While the Court of Appeal judgment(s) addressed this point at some length, I believe one important addition to the discussion is the idea of a constitutional statute. Certain constitutional rights cannot be implemented directly, but need an institutional framework for effective implementation. A classic example is the right to vote, which is meaningless without an independent election commission. A constitutional statute is a statute that creates the institutional framework that is necessary to implement a constitutional right. Now, the crucial point is this: as long as a constitutional statute has not been enacted, the State is arguably in breach of its positive obligation to fulfil constitutional rights; but also, there is no real remedy, as the Court cannot force the State to legislate. However, once a constitutional statute has been enacted, there is arguably a bar on the State from then affirmatively going back to the pre-statute position where the right in question was unprotected (think of it like the principle of non-retrogression): because to do so would be a judicially reviewable breach of the State’s constitutional obligations. To take an example: having passed a voting law and set up an independent election commission, it would then be unconstitutional for the State to repeal the law and erase the Commission altogether (unless it proposed an equally efficacious statutory framework for fulfilling the right to vote).

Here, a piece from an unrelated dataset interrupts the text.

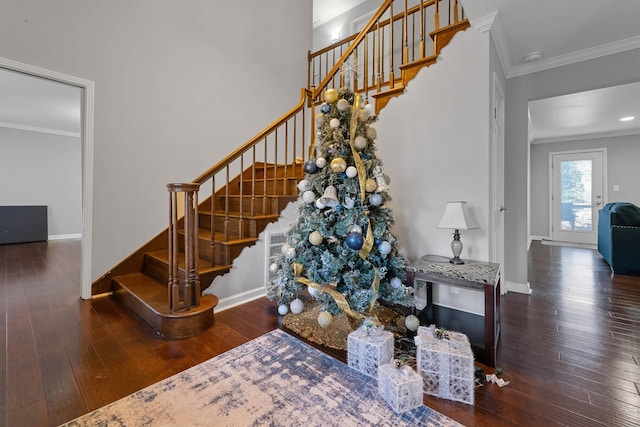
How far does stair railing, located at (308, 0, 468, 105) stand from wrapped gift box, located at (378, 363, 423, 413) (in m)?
2.22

I think that similar logic applies to the IEBC issue. If the Appellants’ arguments are to be accepted, then the consequence of a judicial striking down of amendments to the IEBC Act is not simply that the amendments are gone, but that the statutory regulation of that sphere (in this case, the quorum requirements for the IEBC to function) is gone altogether, sending us back to a situation where no legislative framework holds the field. For the reasons I have advanced above, I think that a better route is the route taken by the High Court and the Court of Appeal.

Conclusion

Towards the end of the day’s hearing, James Orengo SC noted that once the People had clearly established the route by which they wanted to enact amendments to the Constitution, the Court should be slow to interfere; and doing so might “prompt Kenyans to find other paths to reach their desired goals.” This formulation, in my view, represents the fundamental wedge in this case. Orengo SC’s critique – which he termed as judicial usurpation – would be undoubtedly accurate if the High Court and the Court of Appeal had actually “usurped” the power of amendment – i.e. established a judicial veto over constitutional amendments, based on their substantive content. However, it is questionable whether the High Court and the Court of Appeal did that. Both Courts were fairly clear that even the basic structure of the Constitution is amendable, but that conceptually, the procedure for amending it and for altering constitutional identity itself – the exercise of primary constituent power – has to be found outside the Constitution, and not within it. That process was anchored (by both Courts) in the re-creation of the conditions under which the Constitution was enacted: i.e., public participation in a deep sense, going beyond what is provided under Article 257.

It will now be interesting to see how the Respondents argue these points in the coming two days.